Reportage de Gabriel Talon, Rodolphe Augier et Florentin Nogara avec Didier Honnart, médecin urgentiste au CHU de Dijon
Comment sensibiliser les jeunes aux dangers du protoxyde d’azote ?
Que faire pour inciter les consommateurs à ne pas utiliser ce gaz dit "hilarant" ?"Si on interdit la vente de protoxyde d'azote, il va y avoir un trafic de cartouches. Ils iront les acheter sur internet ou en Belgique ou ailleurs", estime Didier Honnart.
En revanche, l’urgentiste croit beaucoup plus à la sensibilisation : "Pour dissuader les utilisateurs de ce jeu qui peut tourner à la catastrophe, on pourrait montrer des images des conséquences d’un arrêt cardiaque hypoxique sur un jeune de 15 ans."
A Dijon, le détournement du protoxyde d’azote est un phénomène naissant. Mais, d’autres villes de France sont confrontées à ce fléau depuis plusieurs années. Faute d'interdiction nationale, des mairies ont pris des arrêtés municipaux pour interdire la vente de ce produit aux mineurs ou sa consommation sur la voie publique.
Comment accélérer l'examen d'une proposition de loi prévu ... en 2021 ?
Des élus ont décidé de se saisir du problème.

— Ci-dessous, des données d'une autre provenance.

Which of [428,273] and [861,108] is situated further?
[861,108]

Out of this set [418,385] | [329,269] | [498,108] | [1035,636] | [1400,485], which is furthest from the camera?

C’est ainsi que le 11 décembre 2019, le Sénat a adopté à l'unanimité une proposition de loi visant à protéger les mineurs des usages dangereux du protoxyde d'azote.
Mais, ce texte ne sera examiné par l’Assemblée nationale … qu’en 2021.
C’est pourquoi la sénatrice centriste Valérie Létard - qui est à l’origine de la proposition de loi - "appelle à la mobilisation des groupes parlementaires" pour qu’elle soit inscrite rapidement à l’ordre du jour de l’Assemblée nationale.
Des députés de tous bords politiques ont cosigné une tribune le 24 juillet 2020. Objectif : rappeler au gouvernement l'urgence d’examiner ce texte pour légiférer notamment sur les axes suivants :
-Interdiction de la vente aux mineurs
-Développement des actions d’information et de prévention notamment dans les établissements scolaires
-Interdiction de l’incitation à la consommation de protoxyde d'azote
Communiqué de Presse
— Valérie Létard (@valerieletard) July 23, 2020
J’en appelle à la mobilisation des groupes parlementaires pour inscrire rapidement à l’ordre du jour de l’Assemblée nationale notre proposition de loi sur le #protoxyde d’azotehttps://t.co/qZtb2U3tGN pic.twitter.com/p0sLvaTufP
Le détournement du protoxyde d'azote existe depuis de nombreuses années !
Des "usages détournés de protoxyde d'azote sont observés de façon discontinue depuis 1999 (...).
A partir de 2015, on constate qu'il devient très disponible sur les scènes festives alternatives (...).
En 2017, la visibilité du protoxyde d'azote dans l'espace public s'accroît dans la métropole lilloise où les cartouches vides jonchent les trottoirs de certains quartiers, témoignant du caractère massif des consommations.
Le site TREND de Lille a identifié différents profils de consommateurs : jeunes impliqués dans le trafic de stupéfiants, personnes prostituées, personnes précaires, mais aussi des collégiens et des lycéens", indique un rapport de l'Observatoire français des drogues et des toxicomanies de décembre 2018.
"Les risques liés à ce produit, dans un contexte où des consommations massives et répétées sont rapportées, semblent peu connus alors que des signalements sanitaires sont mentionnés", ajoute l'Observatoire français des drogues et des toxicomanies dans son rapport de décembre 2019.